- [EXERCISE DIRECTIONS]
Count the lines below that contain the string "distance", treating uppercase and lowercase as different. Reply with the number only.

- [ROWS]

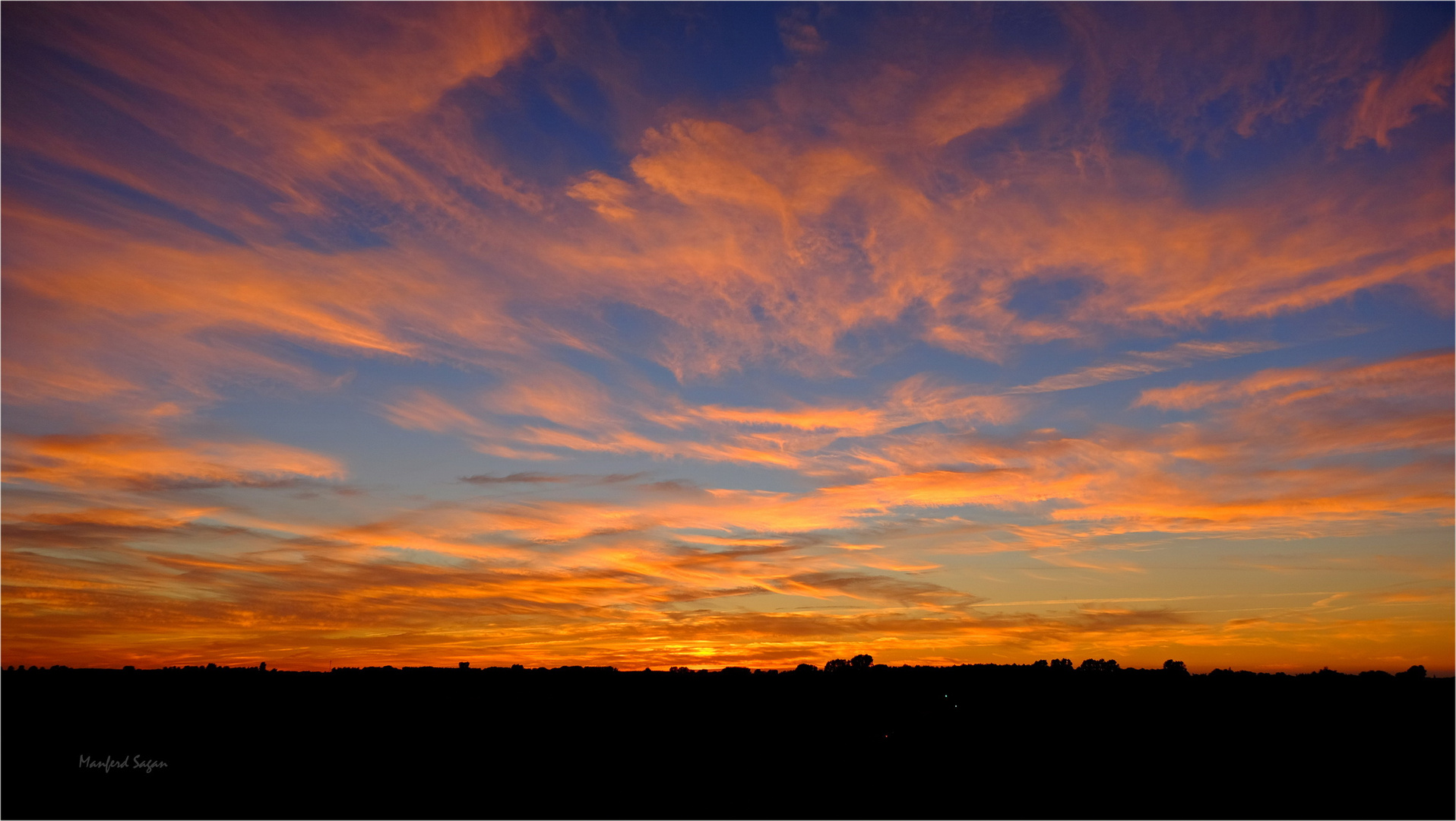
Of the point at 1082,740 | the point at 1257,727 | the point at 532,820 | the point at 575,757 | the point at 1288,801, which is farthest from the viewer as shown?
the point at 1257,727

==

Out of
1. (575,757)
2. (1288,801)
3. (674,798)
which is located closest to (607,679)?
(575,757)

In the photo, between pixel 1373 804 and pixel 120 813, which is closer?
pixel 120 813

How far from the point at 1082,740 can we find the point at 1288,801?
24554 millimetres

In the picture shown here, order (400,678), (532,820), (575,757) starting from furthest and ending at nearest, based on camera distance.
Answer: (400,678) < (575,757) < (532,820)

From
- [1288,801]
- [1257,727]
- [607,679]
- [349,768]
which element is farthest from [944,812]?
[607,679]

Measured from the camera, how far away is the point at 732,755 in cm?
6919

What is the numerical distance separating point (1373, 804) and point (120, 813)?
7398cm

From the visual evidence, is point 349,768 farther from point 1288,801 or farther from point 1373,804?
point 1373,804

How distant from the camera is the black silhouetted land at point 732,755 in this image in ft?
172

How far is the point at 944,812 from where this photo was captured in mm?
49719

- [CORRECT OUTPUT]
2